24 Oct Taking on government surveillance in the privacy/national security debate
Legitimate fears about international and national surveillance continue to grow, but government actions are being challenged by human rights monitoring groups. Photo: Vasin Lee
The IFEX network notes that the reality of the modern world is that governments have greater capabilities to carry out invasive surveillance of citizens, no matter where they reside.
Caught in the cross-fire of the expanding surveillance state is freedom of expression, which is underpinned by the right to privacy.
Based in Toronto, Canada, the International Freedom of Expression Exchange (IFEX), is a network of organizations connected by a shared commitment to defend and promote freedom of expression as a fundamental human right. WACC also advocates the right to communicate.

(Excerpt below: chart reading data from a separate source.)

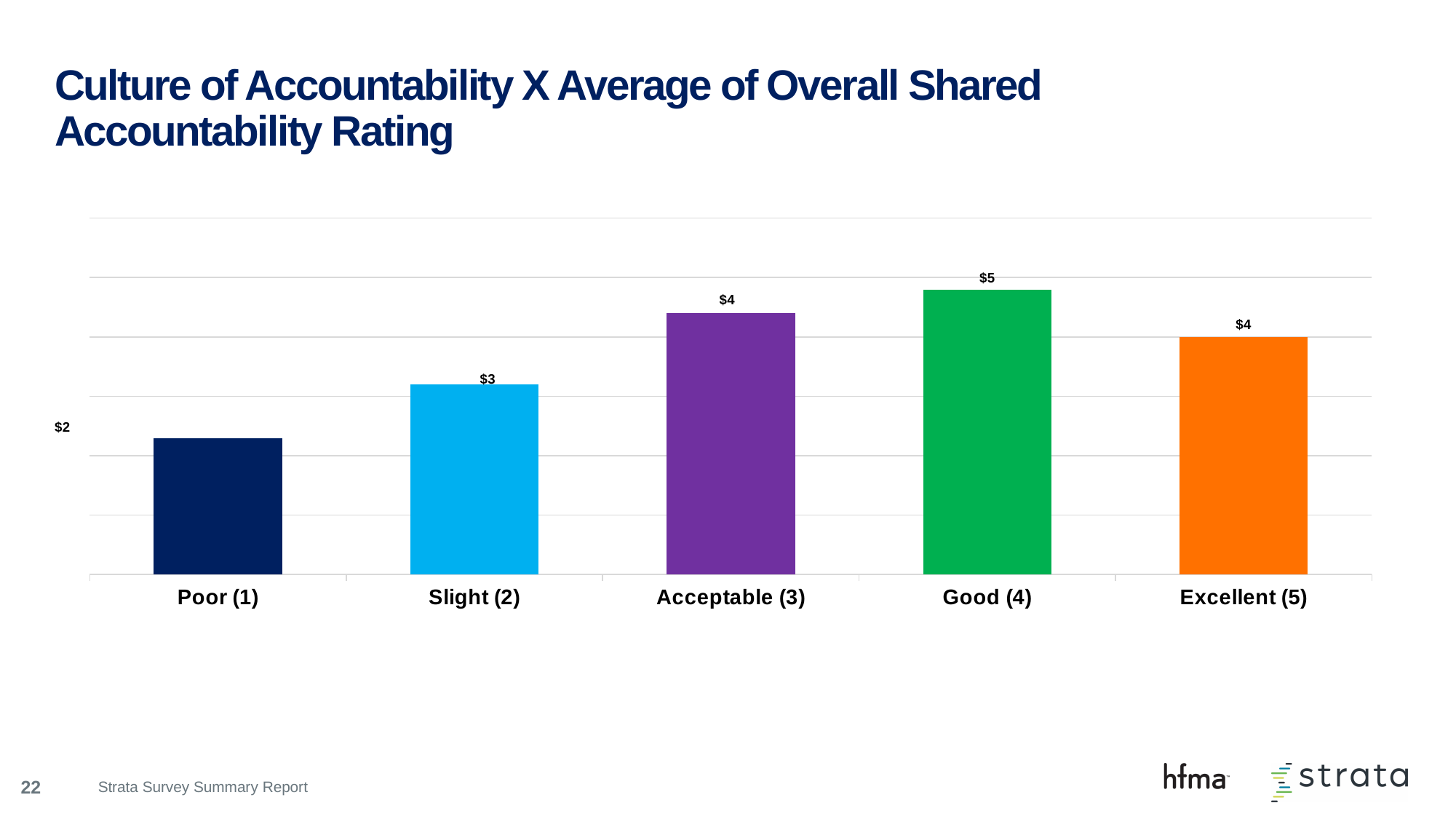
What is the value shown for Poor (1)? $2 What is the difference between the values for Good (4) and Poor (1)? $3 Do the values rise or fall from Poor (1) to Good (4)? Rise What is the value shown for Slight (2)? $3 What is the value shown for Excellent (5)? $4 What is the difference between the values for Slight (2) and Poor (1)? $1 Which is larger, the value for Good (4) or the value for Slight (2)? Good (4) Which category has the lowest value? Poor (1) What is the value shown for Good (4)? $5 How many categories are shown on the x axis? 5 Which category has the highest value? Good (4) What kind of chart is shown on the slide? Bar chart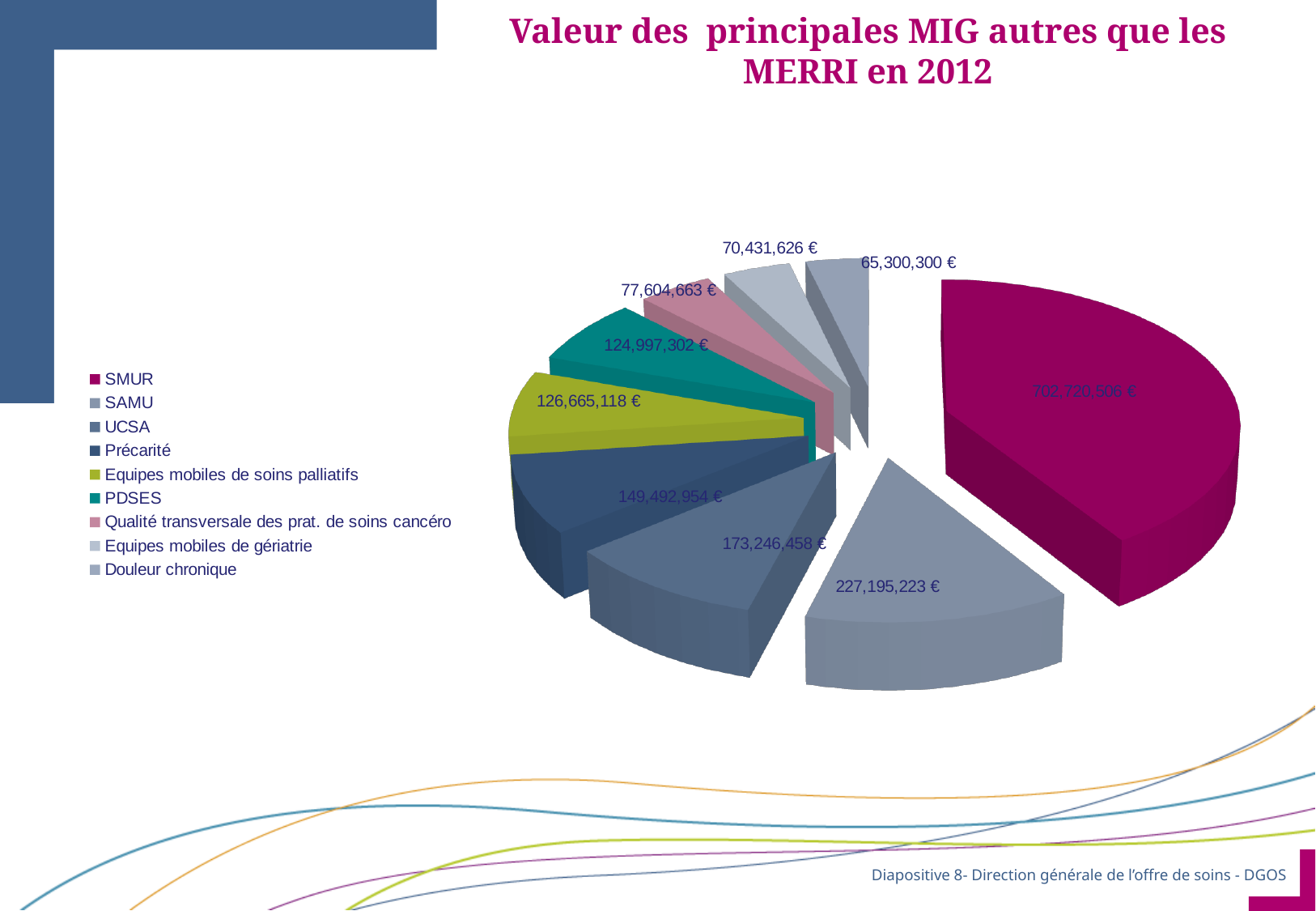
Which is larger, the value for UCSA or the value for Précarité? UCSA What is the value shown for SMUR? 702,720,506 € What is the difference between the values for SMUR and SAMU? 475,525,283 € What is the difference between the values for Equipes mobiles de soins palliatifs and PDSES? 1,667,816 € What type of chart is shown on the slide? Pie chart Which category has the smallest value? Douleur chronique How many categories are shown in the pie chart? 9 What is the value shown for Douleur chronique? 65,300,300 € What is the title of the slide? Valeur des principales MIG autres que les MERRI en 2012 What is the value shown for SAMU? 227,195,223 € Which category has the largest slice of the pie? SMUR What is the value shown for PDSES? 124,997,302 €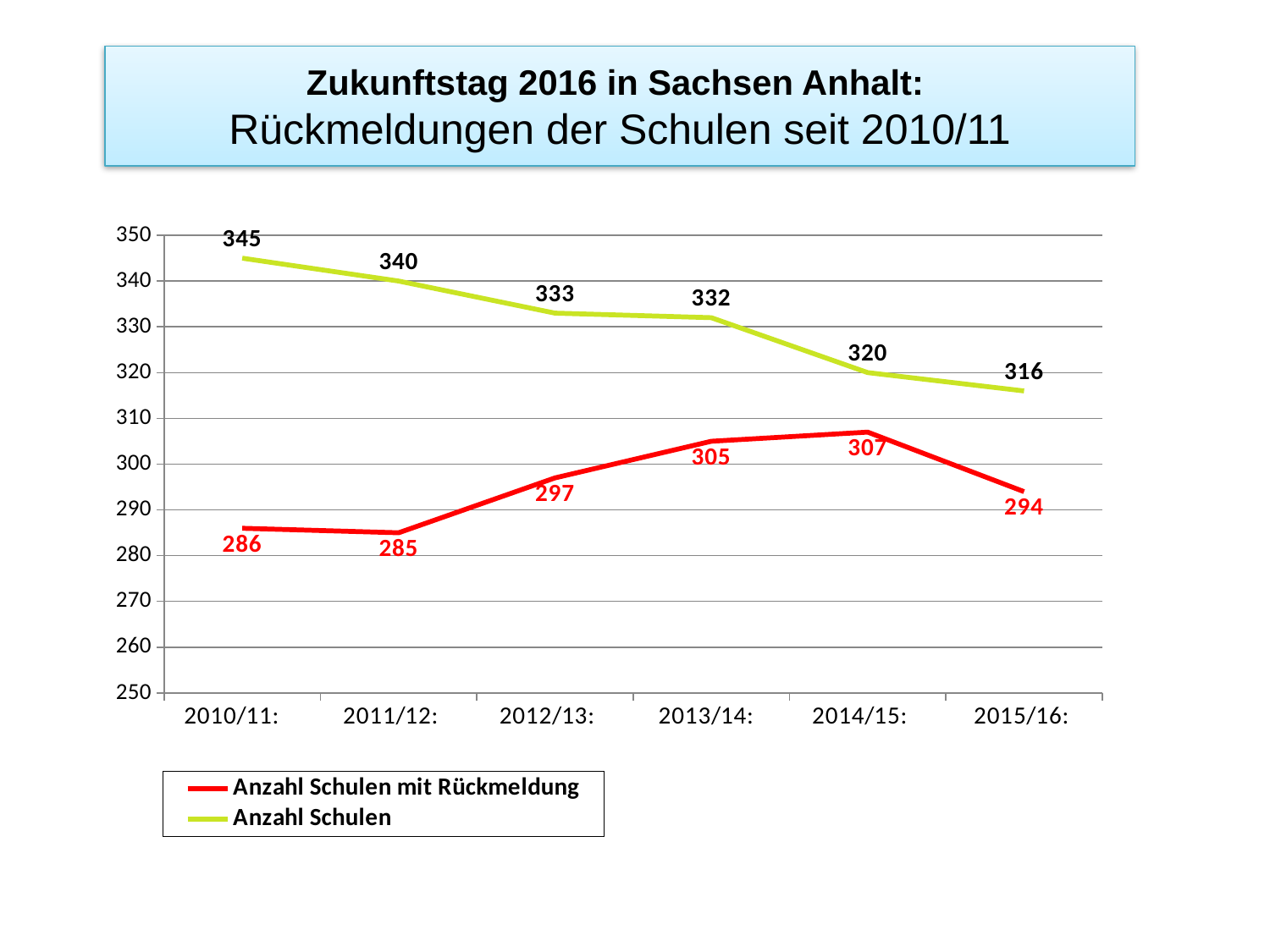
What is the value of Anzahl Schulen mit Rückmeldung for 2014/15? 307 What kind of chart is shown on the slide? line chart How many years are shown on the x axis? 6 Which is larger: Anzahl Schulen mit Rückmeldung in 2012/13 or in 2013/14? 2013/14 How many series does the legend list? 2 Does Anzahl Schulen rise or fall from 2010/11 to 2015/16? fall In which year is Anzahl Schulen highest? 2010/11 What is the value of Anzahl Schulen mit Rückmeldung for 2015/16? 294 In which year is Anzahl Schulen mit Rückmeldung lowest? 2011/12 What is the difference between Anzahl Schulen in 2010/11 and in 2015/16? 29 What is the value of Anzahl Schulen for 2010/11? 345 What is the difference between Anzahl Schulen and Anzahl Schulen mit Rückmeldung in 2015/16? 22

IFEX notes on its website that for a long time there have been legitimate fears of a pervasive surveillance state and those fears continue to be confirmed by the Edward Snowden leaks, which week after week provide a progressively more terrifying glimpse into international spying regimes. It is now clear that the U.S. and U.K. governments perceive broad-scale and real-time surveillance, once the reserve of repressive regimes, to be a legitimate tool of democratic states.
Next week in Bali, Indonesia, civil society, government officials, and experts from the security and technology sector gather for the Internet Governance Forum 2013 (IGF). This issue is expected to be front and centre as it was at the U.N. Human Rights Council meeting in Geneva in mid-September.
So what will be done? Will leaders in this field and members of our governments begin to address this pressing issue? Will rhetorical commitments be translated into decisive action? If not now – when this issue is still so fresh in our minds and offensive to the general public – then when?